Une ancienne ministre britannique rayée d’une conférence à Oxford

Amber Rudd a jugé «malpolie» la décision, qu’elle a aussi qualifiée «d’erreur de jugement», d’annuler son intervention à peine 30 minutes avant l’heure prévue.
Photo: Tolga Akmen Agence France-Presse Amber Rudd a jugé «malpolie» la décision, qu’elle a aussi qualifiée «d’erreur de jugement», d’annuler son intervention à peine 30 minutes avant l’heure prévue.

Une ex-ministre conservatrice britannique s’est indignée vendredi d’avoir été déprogrammée d’une conférence à l’Université d’Oxford en raison de sa ligne politique. Il s’agit de la deuxième annulation en moins d’une semaine sous la pression d’étudiants militants du prestigieux établissement.

Amber Rudd a jugé « malpolie » la décision, qu’elle a aussi qualifiée « d’erreur de jugement », d’annuler son intervention à peine 30 minutes avant l’heure prévue, lors d’un événement organisé jeudi dans le cadre de la Journée internationale des femmes.
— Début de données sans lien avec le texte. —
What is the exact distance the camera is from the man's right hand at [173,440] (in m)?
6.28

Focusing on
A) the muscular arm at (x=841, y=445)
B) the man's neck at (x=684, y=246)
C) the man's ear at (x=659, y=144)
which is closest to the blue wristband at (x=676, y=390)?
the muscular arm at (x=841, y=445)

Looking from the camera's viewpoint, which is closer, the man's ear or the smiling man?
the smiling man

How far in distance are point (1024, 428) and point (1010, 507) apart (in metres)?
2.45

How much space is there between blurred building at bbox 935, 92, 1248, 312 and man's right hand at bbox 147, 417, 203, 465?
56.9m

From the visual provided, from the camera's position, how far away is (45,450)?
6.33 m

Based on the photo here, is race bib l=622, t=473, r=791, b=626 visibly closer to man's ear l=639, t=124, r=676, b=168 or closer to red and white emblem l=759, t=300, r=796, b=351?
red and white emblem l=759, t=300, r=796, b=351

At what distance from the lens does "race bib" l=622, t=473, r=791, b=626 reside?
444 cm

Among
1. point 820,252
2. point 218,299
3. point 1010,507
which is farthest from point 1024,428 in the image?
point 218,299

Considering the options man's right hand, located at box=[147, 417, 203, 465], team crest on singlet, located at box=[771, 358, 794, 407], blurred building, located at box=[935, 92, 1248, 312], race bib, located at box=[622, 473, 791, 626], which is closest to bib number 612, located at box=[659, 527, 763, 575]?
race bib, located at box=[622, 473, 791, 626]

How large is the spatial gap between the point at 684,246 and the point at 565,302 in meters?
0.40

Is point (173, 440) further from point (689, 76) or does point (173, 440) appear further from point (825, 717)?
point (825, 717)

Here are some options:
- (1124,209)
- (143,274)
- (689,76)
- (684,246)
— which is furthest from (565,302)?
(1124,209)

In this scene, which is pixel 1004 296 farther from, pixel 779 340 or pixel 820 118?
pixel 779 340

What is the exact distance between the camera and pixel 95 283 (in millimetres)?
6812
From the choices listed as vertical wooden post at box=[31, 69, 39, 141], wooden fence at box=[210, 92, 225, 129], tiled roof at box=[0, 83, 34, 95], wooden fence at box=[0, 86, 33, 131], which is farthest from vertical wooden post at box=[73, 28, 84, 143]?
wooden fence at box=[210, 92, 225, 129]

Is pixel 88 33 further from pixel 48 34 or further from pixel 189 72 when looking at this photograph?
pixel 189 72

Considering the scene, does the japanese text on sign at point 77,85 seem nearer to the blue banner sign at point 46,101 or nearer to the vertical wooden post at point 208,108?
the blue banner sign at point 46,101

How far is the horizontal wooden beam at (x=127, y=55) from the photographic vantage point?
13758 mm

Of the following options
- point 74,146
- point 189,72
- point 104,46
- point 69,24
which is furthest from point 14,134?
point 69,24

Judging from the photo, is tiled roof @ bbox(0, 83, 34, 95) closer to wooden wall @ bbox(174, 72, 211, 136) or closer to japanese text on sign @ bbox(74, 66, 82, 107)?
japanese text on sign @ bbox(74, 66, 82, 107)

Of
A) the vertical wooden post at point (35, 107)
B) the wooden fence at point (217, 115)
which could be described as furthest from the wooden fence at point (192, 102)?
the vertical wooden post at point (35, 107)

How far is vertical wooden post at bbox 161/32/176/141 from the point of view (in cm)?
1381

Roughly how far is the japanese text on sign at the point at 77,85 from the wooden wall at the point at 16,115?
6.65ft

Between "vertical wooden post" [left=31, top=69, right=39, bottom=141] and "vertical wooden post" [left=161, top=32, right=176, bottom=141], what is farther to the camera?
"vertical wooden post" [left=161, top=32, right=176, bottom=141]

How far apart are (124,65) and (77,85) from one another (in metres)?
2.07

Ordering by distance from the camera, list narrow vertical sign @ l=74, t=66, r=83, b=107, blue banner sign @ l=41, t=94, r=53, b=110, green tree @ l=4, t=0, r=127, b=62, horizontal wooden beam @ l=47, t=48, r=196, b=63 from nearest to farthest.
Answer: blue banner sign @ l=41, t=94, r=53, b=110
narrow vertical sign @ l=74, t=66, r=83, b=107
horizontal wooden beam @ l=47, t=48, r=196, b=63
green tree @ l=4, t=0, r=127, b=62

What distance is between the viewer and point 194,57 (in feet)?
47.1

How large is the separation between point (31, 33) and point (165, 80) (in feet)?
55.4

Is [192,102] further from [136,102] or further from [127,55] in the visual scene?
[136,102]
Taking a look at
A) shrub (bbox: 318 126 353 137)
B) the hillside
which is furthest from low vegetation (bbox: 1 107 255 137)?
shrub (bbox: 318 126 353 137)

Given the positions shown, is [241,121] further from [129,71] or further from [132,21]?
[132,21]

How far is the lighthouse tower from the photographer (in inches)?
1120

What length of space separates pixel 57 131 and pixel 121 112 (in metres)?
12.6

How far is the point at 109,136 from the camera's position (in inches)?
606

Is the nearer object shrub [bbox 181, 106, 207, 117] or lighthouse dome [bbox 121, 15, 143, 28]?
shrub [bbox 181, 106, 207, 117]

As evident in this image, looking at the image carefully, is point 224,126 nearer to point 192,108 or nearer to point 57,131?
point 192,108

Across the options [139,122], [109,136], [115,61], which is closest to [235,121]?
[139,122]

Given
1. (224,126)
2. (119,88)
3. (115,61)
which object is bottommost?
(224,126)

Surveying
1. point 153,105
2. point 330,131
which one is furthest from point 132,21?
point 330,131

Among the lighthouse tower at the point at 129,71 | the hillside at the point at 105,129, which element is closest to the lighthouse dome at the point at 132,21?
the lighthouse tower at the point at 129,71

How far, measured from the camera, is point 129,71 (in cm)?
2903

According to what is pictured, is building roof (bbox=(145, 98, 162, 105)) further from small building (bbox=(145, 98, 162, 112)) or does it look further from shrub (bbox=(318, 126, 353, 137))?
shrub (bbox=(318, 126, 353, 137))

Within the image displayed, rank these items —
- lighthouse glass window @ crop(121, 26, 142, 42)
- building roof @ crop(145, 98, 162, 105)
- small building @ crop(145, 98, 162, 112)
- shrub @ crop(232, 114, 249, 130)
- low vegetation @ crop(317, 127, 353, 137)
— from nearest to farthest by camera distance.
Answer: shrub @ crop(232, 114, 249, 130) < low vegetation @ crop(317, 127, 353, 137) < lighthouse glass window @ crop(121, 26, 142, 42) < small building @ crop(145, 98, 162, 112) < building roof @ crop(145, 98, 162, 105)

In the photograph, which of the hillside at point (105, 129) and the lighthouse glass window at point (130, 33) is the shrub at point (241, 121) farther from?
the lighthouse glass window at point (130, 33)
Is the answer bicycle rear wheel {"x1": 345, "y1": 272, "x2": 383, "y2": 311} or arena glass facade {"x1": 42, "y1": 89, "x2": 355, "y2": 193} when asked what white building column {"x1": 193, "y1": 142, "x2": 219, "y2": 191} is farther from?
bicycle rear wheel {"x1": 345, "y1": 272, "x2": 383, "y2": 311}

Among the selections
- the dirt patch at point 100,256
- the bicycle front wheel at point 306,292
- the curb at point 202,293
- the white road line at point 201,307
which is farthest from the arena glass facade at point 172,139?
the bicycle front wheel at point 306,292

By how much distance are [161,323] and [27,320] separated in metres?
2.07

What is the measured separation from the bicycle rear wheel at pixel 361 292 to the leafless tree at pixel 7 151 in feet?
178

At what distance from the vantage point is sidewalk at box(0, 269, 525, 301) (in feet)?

L’ex-ministre conservatrice devait donner une conférence pour encourager les jeunes femmes à s’engager en politique.

L’intervention de Mme Rudd avait suscité la controverse en raison de sa participation pendant quatre ans, dont deux en tant que ministre de l’Intérieur, à un gouvernement conservateur critiqué pour sa ligne politique hostile aux migrants.

La «cancel culture» [le fait de bannir quelqu’un de certains cercles en raison de ses opinions ou de ses actions] […] ne fait qu’interrompre le débat

L’association étudiante avait dans un premier temps promis une « conversation franche et honnête » sur l’impact des politiques menées par l’ancienne ministre, demandant au public de participer pour promouvoir un « féminisme pas effrayé ». Mais elle a changé d’avis jeudi, annonçant qu’après un « vote majoritaire au cours d’une réunion », l’intervention d’Amber Rudd était annulée.

Les défenseurs de la liberté d’expression se sont inquiétés de cette décision, la dernière d’une longue série de gestes similaires au Royaume-Uni. « La cancel culture [le fait de bannir quelqu’un de certains cercles en raison de ses opinions ou de ses actions] […] ne fait qu’interrompre le débat », a jugé dans un communiqué l’association Index de la censure. Le président de l’association, Trevor Phillips, a trouvé la décision « étonnante », alors qu’un incident similaire avait eu lieu la semaine précédente dans la même ville universitaire.

L’organisation d’un festival international dédié aux femmes avait finalement décommandé l’intervention d’une professeure d’Oxford, Selina Todd, qui avait attribué ce geste à la pression de militants transgenres critiques sur ses travaux universitaires.

Concernant Mme Rudd, un porte-parole de l’Université a condamné la décision d’annuler son intervention, faisant valoir que « l’Université s’engage fortement pour la liberté d’expression et s’oppose à la déprogrammation ».